Ancak sanayi tesisleri, özellikle demiryollarına yakın yerlerde kurulduğu için Türkiye genelinde düzensiz bir şekilde dağılmışlardır. Tüm bu çabalara rağmen, sermaye desteği, yeterli bilgi birikimi ve teknolojik altyapı, ulaşım ağlarının yetersizliği, dünyadaki ekonomik kriz ve gerilimler gibi gelişmeler Cumhuriyet’in ilk yıllarında sanayide istenen hedeflere ulaşılmamasına neden olmuştur (Sönmez ve Ayik, 2018).

Türkiye Cumhuriyeti’nin kentleşme serüveni Osmanlı Devleti’nin batılılaşma süreçleriyle başlamıştır. Yani bu dönemde başlayan kentleşme ve şehir planlama çalışmaları, Cumhuriyet’in modernleşme projesi içinde daha da önem kazanmıştır. Bu dönem, geç gelişmeyle ilişkili olarak kendine özgü batı dışı bir modernleşme deneyimine şahitlik eder (Tekeli, 2001). Türkiye, batının sanayi devriminin ardından iki yüzyıla yakın bir sürede ve ciddi sermaye birikimi ile gerçekleştirdiği kentleşme sürecini, kısıtlı kaynaklarla ve hızla gerçekleştirmek istemektedir. Cumhuriyet’in genç/kurucu kadroları bir yandan mevcut birikimlerini kalkınma için seferber ederken diğer yandan sağlıklı bir kentleşmeyi başarmak için kaynak arayışları içerisine girmiştir (Çavuşoğlu, 2004). 1923-1932 dönemi Cumhuriyet Dönemi’nin ilk ekonomi politikalarının geliştirilmeye başlandığı yıllara denk gelmektedir. Bu dönemin en önemli özelliği özel sektörün daha rahat çalışmasını ve yatırıma yönelmesine yardımcı olacak kanuni düzenlemelerin (Teşvik-i Sanayi Kanunu’nda yapılan değişiklikler gibi) gerçekleştirilmesidir (Avcı, 2000). 1930-35’li yılların ayırıcı özelliği çıkarılan yasalarla belediye yönetimi ve imar mevzuatının tamamen yenilenmesidir. Bu yasalarda belediyenin görev alanı genişletilmiş, ayrıca şehirler sağlığın, temizliğin, güzelliğin ve modern kültürün örneği olarak ortaya konulmaya çalışılmıştır. Bu yeni kentsel yaşamın temel özelliği, Osmanlı imgelerini taşımaması ve çağdaş Cumhuriyet’in değer yargılarını mekânda kurgulamasıdır. Bu sebeple belediye yasası ile her belediyeye imar planı yapma yükümlülüğü getirilmiştir.

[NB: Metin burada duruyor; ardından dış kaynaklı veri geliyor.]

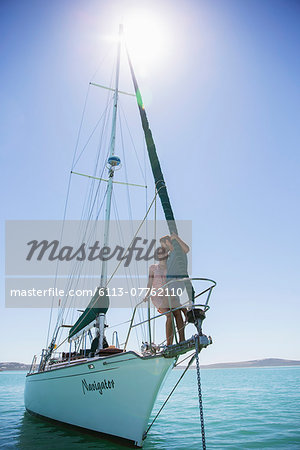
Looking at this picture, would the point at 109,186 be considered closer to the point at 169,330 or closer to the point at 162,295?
the point at 162,295

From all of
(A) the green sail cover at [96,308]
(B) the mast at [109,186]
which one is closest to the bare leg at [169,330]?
(A) the green sail cover at [96,308]

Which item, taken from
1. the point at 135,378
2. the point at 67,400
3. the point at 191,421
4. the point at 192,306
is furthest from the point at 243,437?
the point at 192,306

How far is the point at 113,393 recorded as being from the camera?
6715mm

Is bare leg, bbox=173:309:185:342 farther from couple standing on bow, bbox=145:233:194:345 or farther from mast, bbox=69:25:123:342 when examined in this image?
mast, bbox=69:25:123:342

Planların nitelikleri çıkarılan Yapı ve Yollar Yasası ile ayrıntılı biçimde belirlenmiştir (Niray, 2002). Türkiye’de kentleşme 1923-1950 yılları arasında nüfus artış hızının azlığı ve kentleşme hızının yavaş olması nedeniyle düşük ölçüde gerçekleşmiştir. Bu nedenle de şehirlerin çoğu az miktarda nüfus kazanmış ve nüfusun şehir içindeki yerleşiminde ve aynı zamanda alansal gelişiminde büyük problemler ortaya çıkmamıştır. Dolayısıyla nüfus hareketleri, planlama ve alt yapı ile ilgili çalışmalar düşük düzeyde kalmıştır (Karakaş, 2010). Bununla birlikte Türkiye nüfusu, 2. Dünya Savaşı sonrası genel alarak artış göstermeye başlamıştır. Bunun altında tarımsal ürünlerdeki fiyat artışına paralel olarak küçük çiftçilerin arazilerini genişletmesi ve genelde işgücünü oluşturan çocukların sayısını arttırma çabaları ile kırsal alanlarda çocuk ölümlerindeki azalma yatmaktadır (Avcı, 1993).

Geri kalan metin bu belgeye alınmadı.